Is there a more efficient way to count the number of lines?

It *might* be faster (by a constant) to perform a per-byte search (loop on Read); this could avoid intermediate string creation. — user2864740, Apr 01 '16 at 23:31
To avoid allocating and then throwing away a whole bunch of strings, it might be more efficient to call `file.Read()` and count the number of carriage-return and/or linefeed characters. — Michael Liu, Apr 01 '16 at 23:31
If you don't need the filecontents (other than the number of lines) you could remove the `string line` variable and just do `while (file.ReadLine() != null) nlines++;` — derpirscher, Apr 01 '16 at 23:32
@derpirscher While perhaps more clear of intent, it will have absolutely no bearing on the final speed. — user2864740, Apr 01 '16 at 23:35
Your code essentially counts the number of times that a pointer advances to the next 0×0A (since that also covers 0×0c and 0×0A combinations). Run it as a raw pointer advancement while incrementing count and see if that improves efficiency over the StreamReader overhead. I'm rusty on this so I'm inviting review. — , Apr 01 '16 at 23:47

dreamlax · Accepted Answer · 2016-04-02T01:11:30.637

10

I'm just thinking out loud here, but chances are performance is I/O bound and not CPU bound. In any case, I'm wondering if interpreting the file as text may be slowing things down as it will have to convert between the file's encoding and string's native encoding. If you know the encoding is ASCII or compatible with ASCII, you might be able to get away with just counting the number of times a byte with the value 10 appears (which is the character code for a linefeed).

• _What is being asked_
Rewrite the forum thread between "dreamlax · Accepted" and "for a linefeed).", inclusive, swapping "linefeed" for "newline". The listing that follows comes from a different source.

(Stored entries)
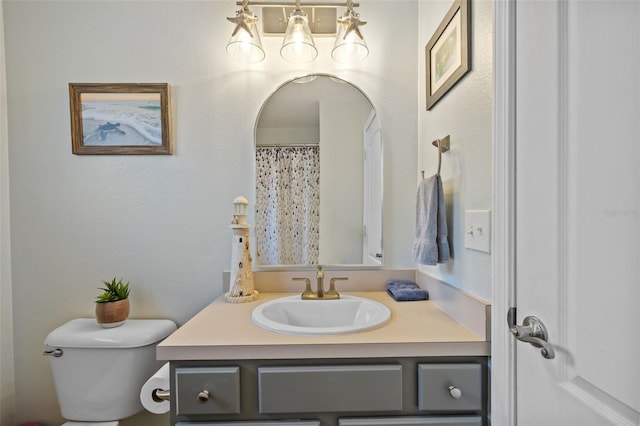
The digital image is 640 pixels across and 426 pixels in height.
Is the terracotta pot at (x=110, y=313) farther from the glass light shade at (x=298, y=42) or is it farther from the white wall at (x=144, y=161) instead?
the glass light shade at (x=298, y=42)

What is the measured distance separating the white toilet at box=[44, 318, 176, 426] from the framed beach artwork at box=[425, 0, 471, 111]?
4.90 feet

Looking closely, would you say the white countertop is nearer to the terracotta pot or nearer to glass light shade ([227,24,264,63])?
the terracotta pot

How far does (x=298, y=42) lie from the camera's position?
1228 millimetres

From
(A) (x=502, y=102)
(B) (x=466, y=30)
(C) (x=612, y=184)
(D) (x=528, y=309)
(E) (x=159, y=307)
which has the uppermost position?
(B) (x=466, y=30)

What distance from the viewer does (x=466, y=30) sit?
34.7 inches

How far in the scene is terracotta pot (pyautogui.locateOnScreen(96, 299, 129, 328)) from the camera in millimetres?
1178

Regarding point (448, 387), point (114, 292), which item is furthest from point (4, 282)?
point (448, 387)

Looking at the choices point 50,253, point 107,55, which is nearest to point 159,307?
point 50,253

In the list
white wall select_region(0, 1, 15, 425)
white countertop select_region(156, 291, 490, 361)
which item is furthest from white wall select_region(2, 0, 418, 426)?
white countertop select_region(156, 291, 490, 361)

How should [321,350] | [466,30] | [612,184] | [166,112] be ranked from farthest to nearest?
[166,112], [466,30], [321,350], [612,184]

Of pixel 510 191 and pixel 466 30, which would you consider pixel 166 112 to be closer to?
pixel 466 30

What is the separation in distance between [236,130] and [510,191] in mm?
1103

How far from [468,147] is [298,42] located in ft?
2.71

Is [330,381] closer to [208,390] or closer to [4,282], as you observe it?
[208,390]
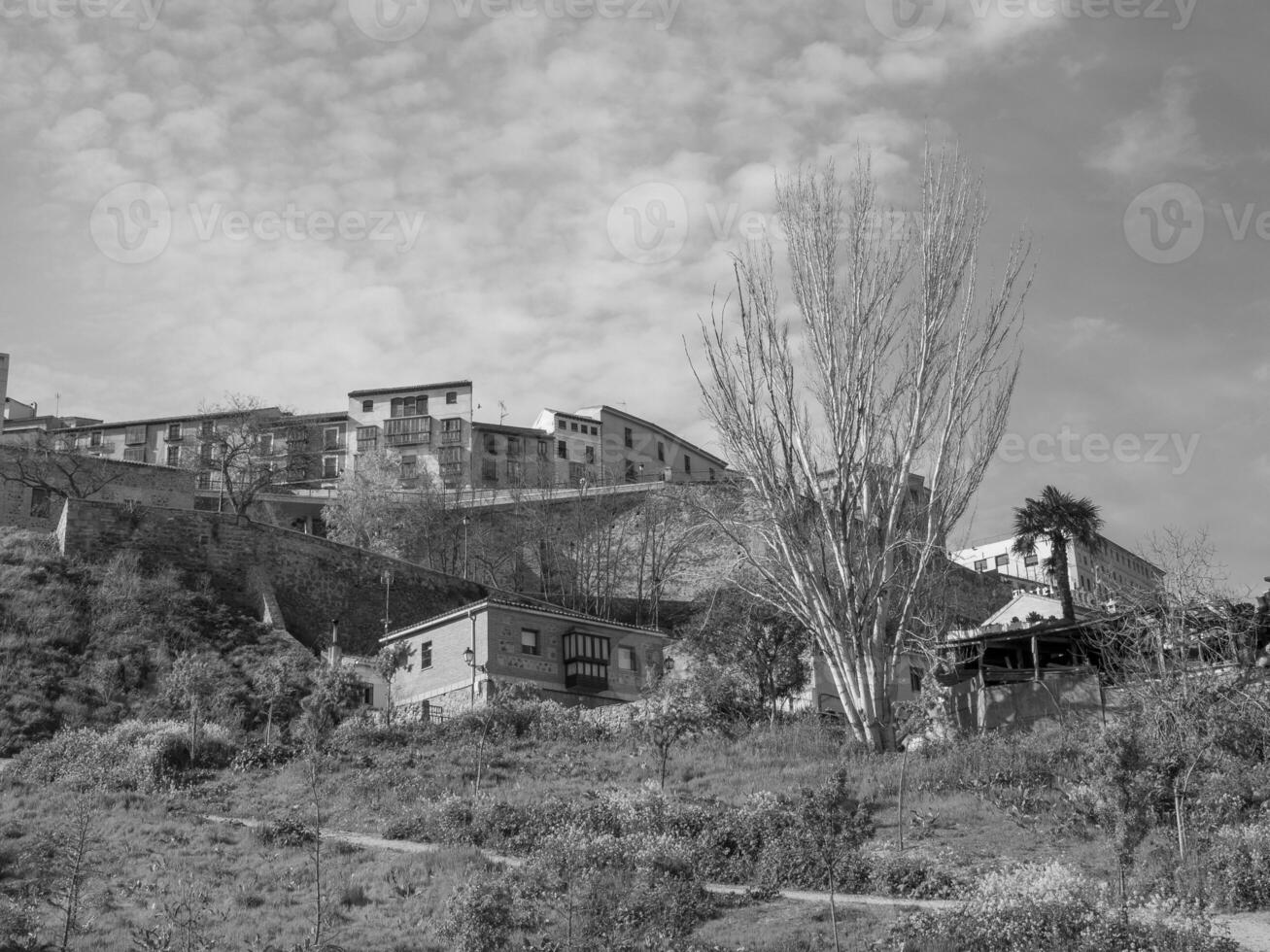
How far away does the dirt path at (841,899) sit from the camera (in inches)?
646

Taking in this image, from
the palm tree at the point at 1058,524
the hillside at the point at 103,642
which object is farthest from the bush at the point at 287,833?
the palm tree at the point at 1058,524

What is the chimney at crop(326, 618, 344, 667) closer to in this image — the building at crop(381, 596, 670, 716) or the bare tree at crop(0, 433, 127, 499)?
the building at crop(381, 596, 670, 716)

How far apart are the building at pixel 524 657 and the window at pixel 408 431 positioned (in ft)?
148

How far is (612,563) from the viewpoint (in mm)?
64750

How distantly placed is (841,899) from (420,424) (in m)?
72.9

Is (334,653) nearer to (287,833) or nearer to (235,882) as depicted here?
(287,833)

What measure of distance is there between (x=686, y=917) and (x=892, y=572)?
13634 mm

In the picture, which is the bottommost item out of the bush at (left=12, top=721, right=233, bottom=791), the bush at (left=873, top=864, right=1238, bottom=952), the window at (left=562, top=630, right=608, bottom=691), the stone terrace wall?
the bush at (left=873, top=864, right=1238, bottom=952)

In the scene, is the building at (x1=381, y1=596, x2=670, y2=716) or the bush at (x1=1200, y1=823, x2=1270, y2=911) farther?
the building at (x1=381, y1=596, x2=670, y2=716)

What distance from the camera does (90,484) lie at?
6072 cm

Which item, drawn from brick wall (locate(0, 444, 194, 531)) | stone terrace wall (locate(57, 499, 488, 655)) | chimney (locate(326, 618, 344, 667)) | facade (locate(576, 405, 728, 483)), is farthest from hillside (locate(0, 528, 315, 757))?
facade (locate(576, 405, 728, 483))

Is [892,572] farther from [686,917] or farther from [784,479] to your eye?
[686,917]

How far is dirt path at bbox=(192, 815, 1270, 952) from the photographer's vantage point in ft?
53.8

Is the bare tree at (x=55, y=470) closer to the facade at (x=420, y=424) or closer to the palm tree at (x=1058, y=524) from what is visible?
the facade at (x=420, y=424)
---
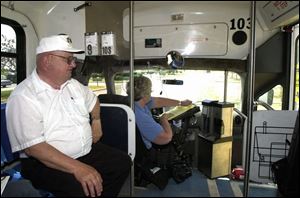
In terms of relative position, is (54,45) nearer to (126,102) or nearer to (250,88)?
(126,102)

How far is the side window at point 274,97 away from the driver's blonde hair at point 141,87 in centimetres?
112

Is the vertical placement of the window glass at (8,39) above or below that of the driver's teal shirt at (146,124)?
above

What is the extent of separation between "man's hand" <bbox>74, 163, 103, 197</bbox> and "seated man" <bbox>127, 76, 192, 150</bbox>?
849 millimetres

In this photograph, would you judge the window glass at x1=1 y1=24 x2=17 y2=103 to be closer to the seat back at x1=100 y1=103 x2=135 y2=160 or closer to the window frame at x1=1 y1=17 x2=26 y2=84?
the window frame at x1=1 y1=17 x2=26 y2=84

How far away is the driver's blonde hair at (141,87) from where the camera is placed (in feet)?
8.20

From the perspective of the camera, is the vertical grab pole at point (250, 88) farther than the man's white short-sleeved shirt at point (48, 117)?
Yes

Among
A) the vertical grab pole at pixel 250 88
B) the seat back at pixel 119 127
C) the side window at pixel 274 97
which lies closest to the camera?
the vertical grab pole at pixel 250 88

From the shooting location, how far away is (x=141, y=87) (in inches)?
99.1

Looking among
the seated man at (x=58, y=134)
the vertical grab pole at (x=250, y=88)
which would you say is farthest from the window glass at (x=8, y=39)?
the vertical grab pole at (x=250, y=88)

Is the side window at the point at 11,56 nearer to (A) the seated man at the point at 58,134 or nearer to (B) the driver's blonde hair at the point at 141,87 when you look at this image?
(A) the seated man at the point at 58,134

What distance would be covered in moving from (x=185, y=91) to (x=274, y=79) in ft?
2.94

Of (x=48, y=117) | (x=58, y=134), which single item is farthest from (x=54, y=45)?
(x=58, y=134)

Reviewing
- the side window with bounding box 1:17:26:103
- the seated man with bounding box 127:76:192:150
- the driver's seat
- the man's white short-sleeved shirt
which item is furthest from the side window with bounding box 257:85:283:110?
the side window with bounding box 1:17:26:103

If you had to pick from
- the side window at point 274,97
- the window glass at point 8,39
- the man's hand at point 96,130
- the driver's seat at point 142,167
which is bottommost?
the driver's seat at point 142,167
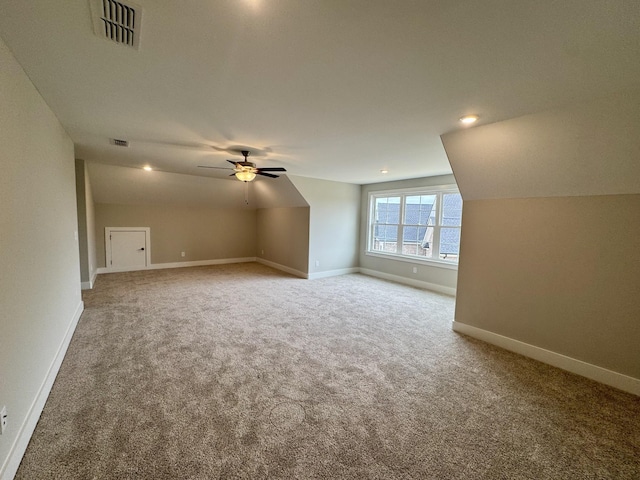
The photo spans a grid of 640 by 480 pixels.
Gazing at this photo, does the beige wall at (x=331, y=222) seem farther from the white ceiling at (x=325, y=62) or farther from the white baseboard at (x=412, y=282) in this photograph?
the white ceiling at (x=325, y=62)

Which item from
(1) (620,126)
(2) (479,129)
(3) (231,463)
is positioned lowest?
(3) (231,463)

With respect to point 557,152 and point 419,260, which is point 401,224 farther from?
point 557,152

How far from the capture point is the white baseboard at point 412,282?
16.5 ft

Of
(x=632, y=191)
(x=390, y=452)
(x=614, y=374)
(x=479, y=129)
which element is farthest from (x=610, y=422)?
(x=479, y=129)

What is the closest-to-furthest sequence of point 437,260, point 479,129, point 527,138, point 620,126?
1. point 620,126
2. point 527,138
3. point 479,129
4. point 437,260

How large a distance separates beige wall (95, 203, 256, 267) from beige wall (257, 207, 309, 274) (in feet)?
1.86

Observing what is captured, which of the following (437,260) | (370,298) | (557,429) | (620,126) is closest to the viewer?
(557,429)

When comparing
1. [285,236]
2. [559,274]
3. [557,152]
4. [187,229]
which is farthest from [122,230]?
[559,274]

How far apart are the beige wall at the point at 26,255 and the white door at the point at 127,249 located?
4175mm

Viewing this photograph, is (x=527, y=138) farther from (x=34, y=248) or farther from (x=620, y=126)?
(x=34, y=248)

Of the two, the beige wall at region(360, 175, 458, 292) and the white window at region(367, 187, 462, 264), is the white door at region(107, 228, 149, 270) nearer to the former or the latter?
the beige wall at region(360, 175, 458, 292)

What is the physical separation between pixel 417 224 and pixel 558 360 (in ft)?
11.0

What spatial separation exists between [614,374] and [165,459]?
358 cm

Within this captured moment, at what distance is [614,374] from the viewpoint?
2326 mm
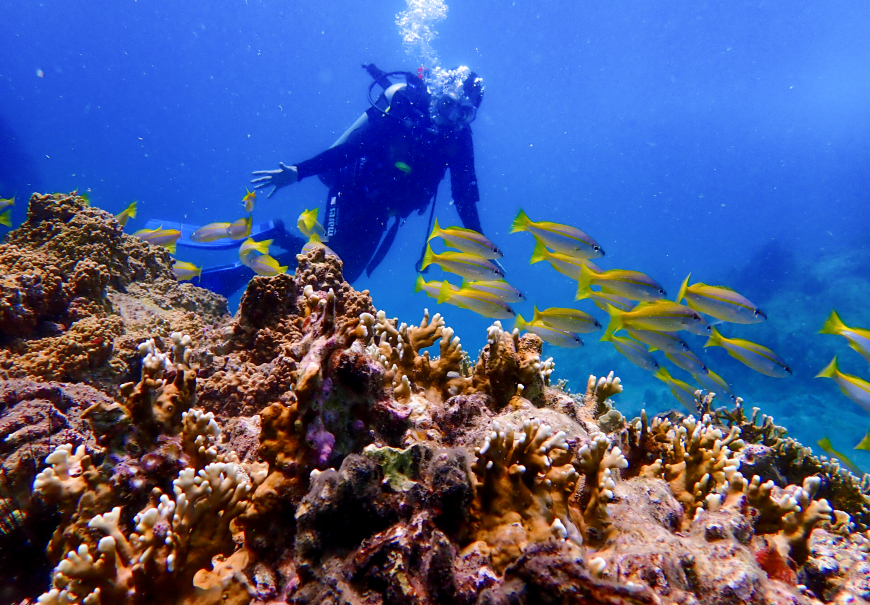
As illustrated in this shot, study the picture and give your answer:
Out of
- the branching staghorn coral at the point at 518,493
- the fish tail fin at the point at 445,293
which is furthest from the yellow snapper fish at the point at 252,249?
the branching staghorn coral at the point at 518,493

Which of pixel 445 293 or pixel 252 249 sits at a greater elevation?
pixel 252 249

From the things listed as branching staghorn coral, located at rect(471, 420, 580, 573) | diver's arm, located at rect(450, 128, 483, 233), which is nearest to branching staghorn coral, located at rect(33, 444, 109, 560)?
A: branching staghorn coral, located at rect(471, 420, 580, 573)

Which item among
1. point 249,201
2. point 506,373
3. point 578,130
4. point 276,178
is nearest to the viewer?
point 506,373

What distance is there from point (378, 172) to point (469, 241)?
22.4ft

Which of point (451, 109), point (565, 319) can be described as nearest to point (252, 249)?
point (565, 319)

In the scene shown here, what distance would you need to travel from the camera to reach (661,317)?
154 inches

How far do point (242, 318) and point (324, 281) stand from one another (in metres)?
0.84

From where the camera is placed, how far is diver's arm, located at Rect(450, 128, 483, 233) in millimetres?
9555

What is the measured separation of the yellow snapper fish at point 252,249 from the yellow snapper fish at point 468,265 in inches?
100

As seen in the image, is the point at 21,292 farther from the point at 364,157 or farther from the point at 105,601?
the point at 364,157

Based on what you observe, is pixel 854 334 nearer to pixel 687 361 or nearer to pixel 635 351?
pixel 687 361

• _Written response_
dreamlax · Accepted Answer · 2016-04-02T01:11:30.637

10

I'm just thinking out loud here, but chances are performance is I/O bound and not CPU bound. In any case, I'm wondering if interpreting the file as text may be slowing things down as it will have to convert between the file's encoding and string's native encoding. If you know the encoding is ASCII or compatible with ASCII, you might be able to get away with just counting the number of times a byte with the value 10 appears (which is the character code for a newline).